Equilíbrio entre interação humana e tecnologia
Nesse processo, ressalta o pesquisador, é essencial que os professores atuem como orientadores do corpo estudantil. Os educadores, disse, precisam encontrar o equilíbrio certo entre a interação humana e a tecnologia.
“Entra no jogo a formação docente, outra pedra-de-toque da educação no Brasil. Embora a IA possa ser uma ferramenta valiosa, é fundamental que os professores continuem a desempenhar seu papel insubstituível de facilitadores do aprendizado, promovendo interações significativas e cultivando habilidades sociais e emocionais dos alunos”, avalia.
Outro desafio é garantir que a tecnologia seja usada de maneira ética e inclusiva. A inteligência artificial, diz Andrade Filho, deve ser projetada para evitar vieses e discriminações. Segundo ele, isso já tem sido seriamente debatido em outros países, inclusive na esfera legislativa. “E os educadores devem estar cientes dessas preocupações, ao selecionar e implementar ferramentas de IA em suas práticas educacionais”, pontua.
Para o presidente do Porto Digital, Pierre Lucena, também professor da UFPE, o papel dos educadores é cada vez mais de orientar e menos de repetir conteúdos. “Capacitar docentes é a parte mais difícil”, disse, comentando que os roteiros de atuação nas instituições de ensino demandam tempo de adaptação.

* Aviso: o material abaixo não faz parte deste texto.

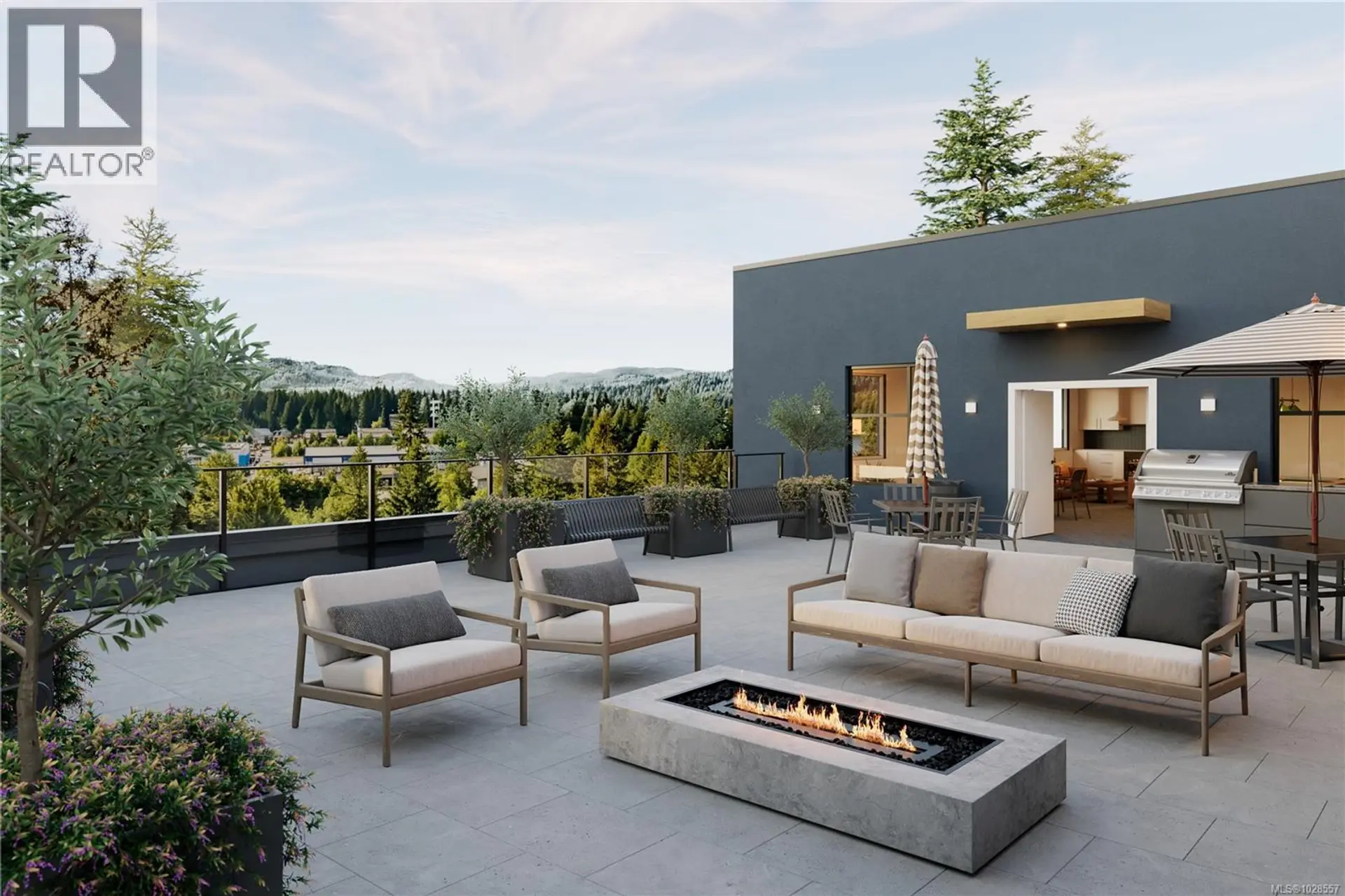 Property at #503 2881 LEIGH RD, Langford, BC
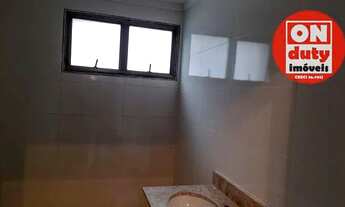 Imagem 11: Apartamento com 4 dormitórios, 250 m² - venda por R$ 1.600.000 ou aluguel por R$ 12.000/mê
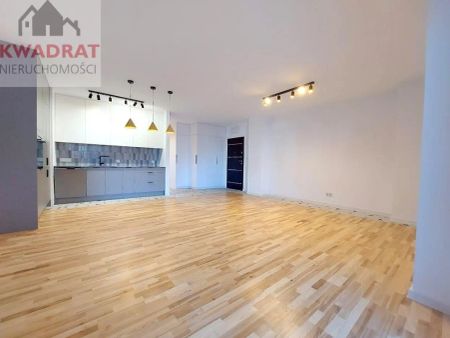 Przestronne 3 pokojowe z tarasem w nowym budownictwie - Zdjęcie 2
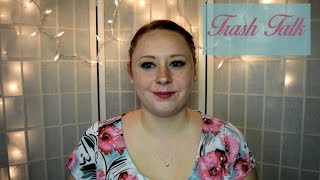 Trash Talk! | April & May | Mini product reviews
Welcome Back to my Channel!
Reading this while you watch?
Please give this video a Thumbs up!!! They are Much Appreciated!
In this video We are gonna talk about some trash. Some things that I Love and others that Im just not so fond of.
♡ Julep
http://bit.ly/JulipFireworks
Get a Free 8 Piece Star-Spangled Beauty Gift when you join Julep
Use Code : FIREWORKS
End - July 05, 2016
♡ Bdellium Tools
http://bit.ly/BdelliumFS
Get Free Shipping on any order over $20 or more
Ends - Never :D
🌎 Review websites 🌎
Most of these I get review products from, or ones I recommend.
→ www.tomoson.com
→ www.amzreviewtrader.com
→ www.reviewkick.com
→ www.influenster.com/
→ www.bzzagent.com
→ www.pinchme.com
→ www.crowdtap.com
* Most Asked Questions *
Where do I live - Ohio
How old am I - 27
How many kids do I have - 2
Camera - Nikon D5300
Lighting - Selens LED light - http://bit.ly/ValsLighting
If there is anything else you need or want to know, please feel free to ask in the comment section!
~*~*~*~* Follow me on Social Media ~*~*~*~*~*~
Facebook - https://www.facebook.com/mrsvaleriehill
Pinterest - http://www.pinterest.com/o0obubbl3so0o
Twitter - http://twitter.com/mrsvaleriehill
SnapChat - o0obubbl3so0o
Instagram - http://instagram.com/mrsvaleriehill
Blog - http://mrsvaleriehill.blogspot.com/
Business Inquiries - ooBubbl3soo@gmail.com
*FTC*: This video is in NO WAY sponsored. I purchased every item with my own money. If there is EVER a sponsored video, I will state that IN the video as well as HERE :)
** Affiliate Links will be marked with a ♡
** Not All bit.ly links are affiliate links, that is why they are marked with a ♡ for any and all affiliates! Trash Talk! | April & May | Mini product reviews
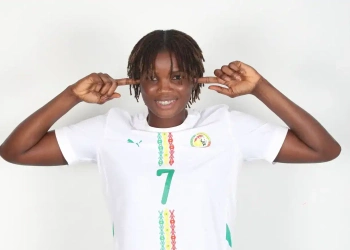 CAN Féminine 2026 – Mama Diop : « Le sacre des hommes nous pousse à viser la même réussite » - wiwsport
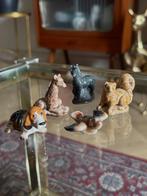 Set Wade England beeldjes, Ophalen of Verzenden, Zo goed als nieuw, Dier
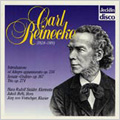 Reinecke:Introduction & Allegro appassionata op.256/Sonata "Undine" op.167/etc:Hans Rudolf Stalder(cl)/Jacob Hefti(hrn)/etc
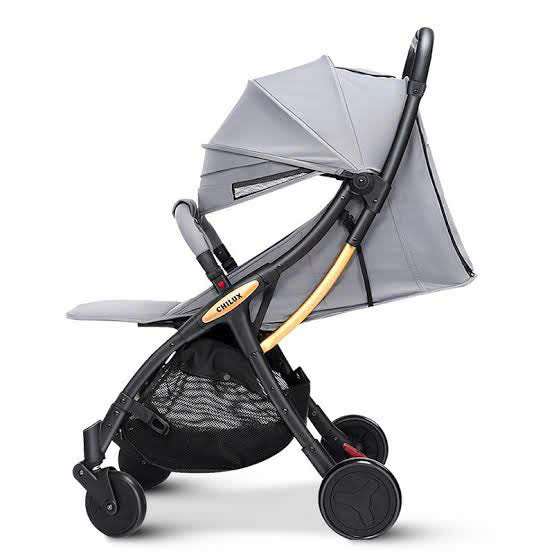 XE ĐẨY GẤP GỌN 3IN1 CHILUX D23
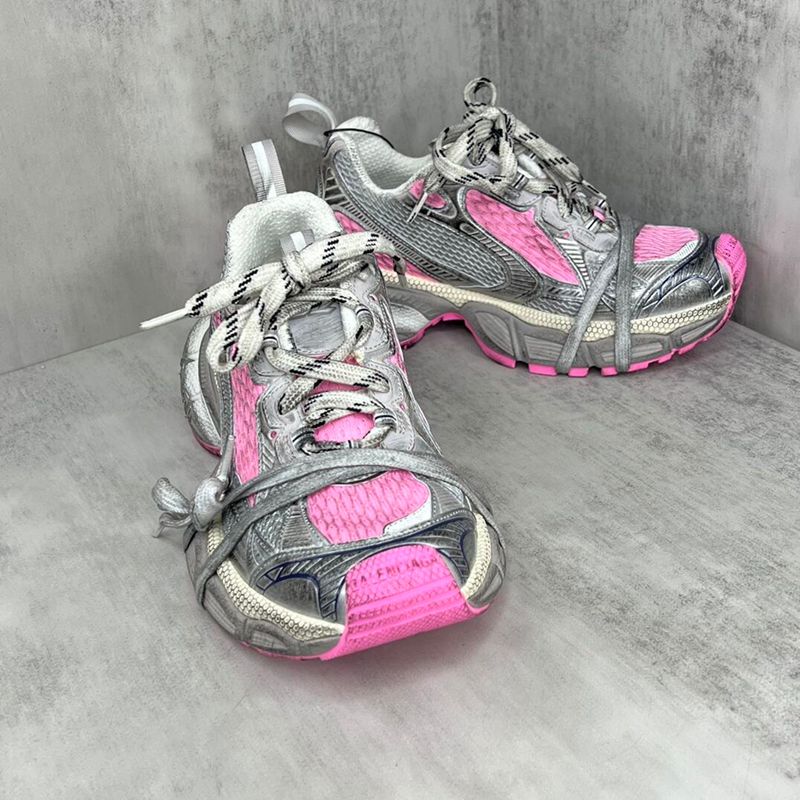 BLCG 2025 Men's and Women's Sports Shoes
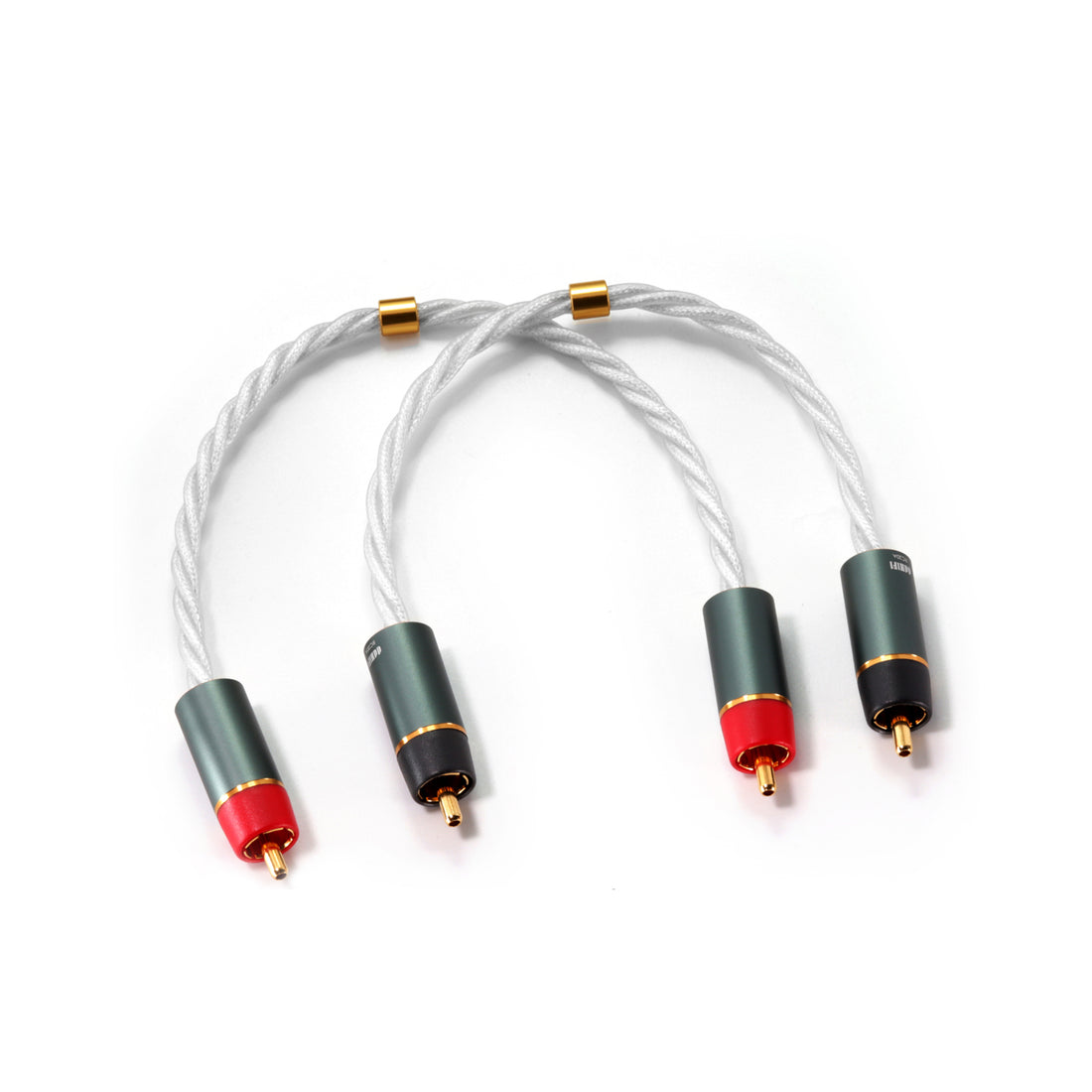 DDHifi RC20A - High-End RCA cable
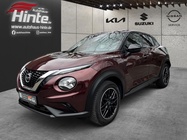 Nissan Juke 2020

“Isso não se muda de uma hora para outra, a mudança da educação não é tão trivial assim. A universidade é algo muito conservador, no bom sentido”, comentou.
Em contraponto, Lucena avalia ser “inevitável” que o uso de aplicativos e plataformas digitais estejam também no universo acadêmico.
“Falando da minha área que é a universidade, é um pouco mais complexo, porque isso já faz parte de uma rotina das pessoas. Ela pode não fazer parte da rotina da instituição, na adoção de tecnologias, mas é algo que veio para ficar, essa que é a verdade”, acredita.
À frente de um dos um dos principais parques tecnológicos e ambientes de inovação do Brasil, Lucena avaliou as habilidades que os jovens estudantes podem buscar desenvolver já mirando o futuro profissional.
“Primeiro: saber ler e escrever bem. Parece que é fácil mas não é. A segunda é que ele precisa saber trabalhar com gráficos e com o mínimo de planilhas, precisa saber construir e ler gráficos também, isso é importante. Resumir, trabalhar com dados, essa é a questão”, afirmou.
“Ele precisa também saber trabalhar em equipe, precisa saber se comunicar, saber liderar grupos se quiser ser gerente ou superespecializado. E precisa ter inteligência emocional. Essas são as habilidades que se exigem das pessoas. E capacidade de aprendizagem”, elencou.